*EXTRACTO DE LA PÁGINA*.
::::

Hace justo un año, el 11 de febrero de 2020, la Organización Mundial de la Salud (OMS) bautizaba el coronavirus como Covid-19. Solo había transcurrido un poco más de un mes, desde que aquellos extraños casos de neumonía detectados en China, habían sido reportados. Un mes después, ya era una pandemia.
Comenzaba así la crisis de salud mundial, que no solo ha matado 2.3 millones de personas -rumbo a los 6 mil en Panamá-, sino que de paso ha creado una crisis económica y social pavorosa, afectando de forma directa la institucionalidad democrática.
“Todo indica que cuando salgamos de esta noche oscura, despertaremos a un mundo empobrecido, en el que el Estado habrá crecido en todas partes asfixiando la libertad más de lo que ya está, y en la que los nuevos populismo, impregnados de racismo y de una nacionalismo irracional, se disponen a rematar las últimas instituciones y a conquistar el poder….”, se lamenta el escritor Mario Vargas Llosa en un artículo reciente.
Si, la crisis de la democracia -que ya venía mostrando señales de alarma antes de la pandemia- es global. Enfrentar los riesgos existentes requiere reforzar los mecanismos multilaterales y, sobre todo, decidida acción local.
En Panamá, perdimos muy pronto la ilusión de estar en buenas manos para navegar en aguas tan procelosas, y a partir de entonces, el deterioro no se ha detenido. Escándalos de corrupción, despilfarros, autoritarismo, impune violación a las garantías fundamentales, falta de transparencia, son algunas de las señas de identidad de una Administración que ha ido dando tumbos en su intento de enfrentar la pandemia.
En realidad no es raro lo que nos sucede. Como he escrito infinidad de veces, los partidos políticos abandonaron hace rato su vital papel en un sistema democrático, para ser solo maquinarias clientelares que, una vez en el poder, se reparten la planilla, como si de un botín se tratara. Ser eficiente, dar buen servicio público, enfrentar con sabiduría una pandemia, es así imposible.
Mientras seguimos cayendo en todas las mediciones internacionales sobre corrupción, estado de Derecho, eficiencia en el uso del presupuesto, calificadoras de riesgo, desigualdad, surge una pregunta: ¿será posible salir de este hueco con el entramado institucional existente? ¿Tendremos que esperar a las próximas elecciones y volver a “rifárnolas”?
En 1983, en medio de una de las tantas crisis del régimen militar, se produjo una profunda reforma a la Constitución de 1972, con la participación de casi todos los partidos políticos existentes. Para algunos, como el maestro constitucionalista César Quintero, la reforma fue de tal magnitud que la consideraba una nueva Constitución.
En realidad se trató de un parche que oxigenó el desgastado régimen e imposibilitó el reclamo de algunos sectores que pedían un nuevo órden constitucional mediante una Asamblea Constituyente. La reforma se produjo, pero nada cambió, y el desenlace es historia conocida y todavía reciente: Manuel A. Noriega y, más tarde, la terrible invasión.

::::

*DATOS*.

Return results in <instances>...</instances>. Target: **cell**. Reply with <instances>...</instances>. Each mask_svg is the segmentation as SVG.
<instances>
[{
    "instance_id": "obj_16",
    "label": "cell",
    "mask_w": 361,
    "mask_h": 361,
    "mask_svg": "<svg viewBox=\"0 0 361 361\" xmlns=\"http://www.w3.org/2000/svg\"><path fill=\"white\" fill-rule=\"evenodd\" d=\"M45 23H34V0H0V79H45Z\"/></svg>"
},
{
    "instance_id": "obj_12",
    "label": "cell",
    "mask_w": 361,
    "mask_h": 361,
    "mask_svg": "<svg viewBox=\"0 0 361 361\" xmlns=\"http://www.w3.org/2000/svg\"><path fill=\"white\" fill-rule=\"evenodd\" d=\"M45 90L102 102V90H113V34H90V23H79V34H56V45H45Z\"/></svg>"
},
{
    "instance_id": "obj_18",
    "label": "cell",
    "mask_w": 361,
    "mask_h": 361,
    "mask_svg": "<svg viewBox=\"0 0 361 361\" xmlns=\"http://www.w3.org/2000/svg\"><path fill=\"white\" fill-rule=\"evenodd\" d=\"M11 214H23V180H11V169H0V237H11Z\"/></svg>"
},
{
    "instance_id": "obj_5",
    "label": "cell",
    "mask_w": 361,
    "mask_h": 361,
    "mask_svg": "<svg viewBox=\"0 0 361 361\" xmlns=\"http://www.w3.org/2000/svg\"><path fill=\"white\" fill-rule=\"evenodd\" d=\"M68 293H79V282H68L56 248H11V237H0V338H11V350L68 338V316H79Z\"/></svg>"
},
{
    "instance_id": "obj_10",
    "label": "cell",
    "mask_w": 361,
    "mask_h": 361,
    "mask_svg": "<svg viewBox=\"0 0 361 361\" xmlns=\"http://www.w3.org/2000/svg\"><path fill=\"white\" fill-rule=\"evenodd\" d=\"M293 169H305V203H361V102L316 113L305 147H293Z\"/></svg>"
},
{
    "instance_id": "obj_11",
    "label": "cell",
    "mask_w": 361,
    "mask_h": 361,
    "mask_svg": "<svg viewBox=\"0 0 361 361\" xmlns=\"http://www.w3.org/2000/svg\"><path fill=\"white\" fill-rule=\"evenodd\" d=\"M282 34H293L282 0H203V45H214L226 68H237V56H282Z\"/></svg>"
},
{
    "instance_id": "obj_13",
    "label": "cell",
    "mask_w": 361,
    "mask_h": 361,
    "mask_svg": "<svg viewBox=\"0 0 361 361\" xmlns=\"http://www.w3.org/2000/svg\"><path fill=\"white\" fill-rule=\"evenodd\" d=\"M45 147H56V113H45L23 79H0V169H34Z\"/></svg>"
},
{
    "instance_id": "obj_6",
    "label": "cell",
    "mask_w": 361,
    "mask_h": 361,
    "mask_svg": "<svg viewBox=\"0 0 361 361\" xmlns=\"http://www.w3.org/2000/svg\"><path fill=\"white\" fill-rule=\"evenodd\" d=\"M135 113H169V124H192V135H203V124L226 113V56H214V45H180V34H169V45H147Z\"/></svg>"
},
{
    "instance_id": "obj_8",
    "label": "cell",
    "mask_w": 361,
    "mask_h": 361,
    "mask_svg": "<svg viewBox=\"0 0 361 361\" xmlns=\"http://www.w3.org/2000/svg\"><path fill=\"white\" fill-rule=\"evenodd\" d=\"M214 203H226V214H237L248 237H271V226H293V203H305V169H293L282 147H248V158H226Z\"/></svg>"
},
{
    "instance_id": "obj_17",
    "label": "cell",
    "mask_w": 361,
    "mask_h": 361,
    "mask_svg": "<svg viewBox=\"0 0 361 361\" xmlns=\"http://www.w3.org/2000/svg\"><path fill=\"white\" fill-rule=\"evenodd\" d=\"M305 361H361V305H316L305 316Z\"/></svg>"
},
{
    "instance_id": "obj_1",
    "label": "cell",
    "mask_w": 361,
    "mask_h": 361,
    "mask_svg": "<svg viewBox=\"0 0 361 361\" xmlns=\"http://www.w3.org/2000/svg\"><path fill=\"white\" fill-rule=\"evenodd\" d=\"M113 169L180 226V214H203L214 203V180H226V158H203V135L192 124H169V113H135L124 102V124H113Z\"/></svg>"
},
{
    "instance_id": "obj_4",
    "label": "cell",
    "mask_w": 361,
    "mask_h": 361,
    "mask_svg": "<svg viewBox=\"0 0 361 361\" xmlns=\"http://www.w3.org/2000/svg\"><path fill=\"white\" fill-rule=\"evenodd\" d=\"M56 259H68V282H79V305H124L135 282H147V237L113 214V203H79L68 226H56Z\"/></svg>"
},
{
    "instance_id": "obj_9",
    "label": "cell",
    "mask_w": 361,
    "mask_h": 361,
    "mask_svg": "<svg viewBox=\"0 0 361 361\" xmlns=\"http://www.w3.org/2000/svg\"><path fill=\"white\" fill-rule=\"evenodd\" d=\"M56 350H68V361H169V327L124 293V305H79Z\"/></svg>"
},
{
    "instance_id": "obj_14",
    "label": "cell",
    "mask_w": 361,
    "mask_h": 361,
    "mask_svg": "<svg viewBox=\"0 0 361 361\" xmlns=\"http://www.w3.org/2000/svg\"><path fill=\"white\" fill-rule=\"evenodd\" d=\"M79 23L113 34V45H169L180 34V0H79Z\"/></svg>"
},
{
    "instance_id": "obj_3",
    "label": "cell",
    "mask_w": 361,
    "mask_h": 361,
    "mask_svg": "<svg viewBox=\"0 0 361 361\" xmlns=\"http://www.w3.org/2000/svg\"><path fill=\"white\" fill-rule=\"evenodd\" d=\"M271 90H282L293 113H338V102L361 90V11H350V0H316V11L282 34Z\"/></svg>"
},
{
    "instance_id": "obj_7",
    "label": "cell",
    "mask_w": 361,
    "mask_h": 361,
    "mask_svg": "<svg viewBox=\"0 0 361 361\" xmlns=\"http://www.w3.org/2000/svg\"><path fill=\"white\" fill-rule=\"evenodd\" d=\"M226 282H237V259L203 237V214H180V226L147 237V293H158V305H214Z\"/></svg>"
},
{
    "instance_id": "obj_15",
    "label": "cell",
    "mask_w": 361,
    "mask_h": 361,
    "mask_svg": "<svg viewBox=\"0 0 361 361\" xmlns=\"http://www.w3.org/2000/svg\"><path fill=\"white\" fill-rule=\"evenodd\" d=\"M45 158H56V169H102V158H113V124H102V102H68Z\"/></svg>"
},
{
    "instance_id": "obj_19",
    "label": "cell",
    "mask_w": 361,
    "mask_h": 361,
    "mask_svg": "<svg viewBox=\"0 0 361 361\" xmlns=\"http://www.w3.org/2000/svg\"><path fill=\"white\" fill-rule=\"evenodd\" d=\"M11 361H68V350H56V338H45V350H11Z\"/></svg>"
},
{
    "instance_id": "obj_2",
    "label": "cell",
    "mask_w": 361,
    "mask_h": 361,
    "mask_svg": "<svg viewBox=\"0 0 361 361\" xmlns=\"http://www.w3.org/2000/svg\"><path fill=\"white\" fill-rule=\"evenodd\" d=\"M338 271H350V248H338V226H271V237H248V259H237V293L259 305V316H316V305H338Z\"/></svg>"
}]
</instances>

::::

*OBJETIVO DE LA TAREA*. Según el extracto, ¿por qué es imposible ser eficiente, dar buen servicio público y enfrentar con sabiduría una pandemia? Responde en una a tres oraciones. El material va por separado y no tiene relación con el extracto.

*SOLUCIÓN*. Porque los partidos políticos dejaron hace rato su papel vital en el sistema democrático y pasaron a ser solo maquinarias clientelares. Una vez en el poder, se reparten la planilla como si fuera un botín.